Zwei verschiedene Probleme werden oft verwechselt:
- In einer stetigen Konvektions-Diffusions-Finite-Volumen-Gleichung kann die zentrale Differenzierung die Positivität des Koeffizienten verlieren, wenn die Zellpeclet-Zahl zu groß ist. Die Lösung kann dann Über- und Unterschwingungen entwickeln.
- Für reine vorübergehende Advektion ist der Vorwärts-Euler in der Zeit in Kombination mit dem zentrierten Raum, bekannt als FTCs, für jede Courant-Zahl ungleich Null instabil.
Beide Probleme können Schwingungen hervorrufen, aber ihre mathematischen Ursachen sind nicht identisch.
Warum zentrale Differenzierung oszillieren kann
Zentrale Differenzierung schätzt einen symmetrischen Nennwert:
φ_f ≈ (φ_P + φ_A) / 2
Auf einem einheitlichen Gitter ergibt dies eine Näherung zweiter Ordnung für glatte Lösungen. Es führt auch sehr wenig numerische Dissipation ein.

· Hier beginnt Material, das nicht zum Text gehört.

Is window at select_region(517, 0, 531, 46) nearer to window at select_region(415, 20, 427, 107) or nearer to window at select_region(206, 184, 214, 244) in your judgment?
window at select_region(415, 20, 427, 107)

Diese geringe Dissipation ist nützlich, wenn die physikalische Lösung glatt und gut aufgelöst ist. Es wird zu einem Problem in der Nähe von steilen Schichten oder wenn die physikalische Diffusion zu schwach ist, um den Gittermaßstab zu steuern.
In der stetigen eindimensionalen, endlichen Volumengleichung verringert das Erhöhen der Zellpeclet-Zahl einen benachbarten Koeffizienten. Sobald dieser Koeffizient das Vorzeichen ändert, kann das diskrete Maximalprinzip verloren gehen. Die Lösung kann Grenzwerte überschreiten oder auch dann negativ werden, wenn die physikalische Lösung begrenzt bleibt.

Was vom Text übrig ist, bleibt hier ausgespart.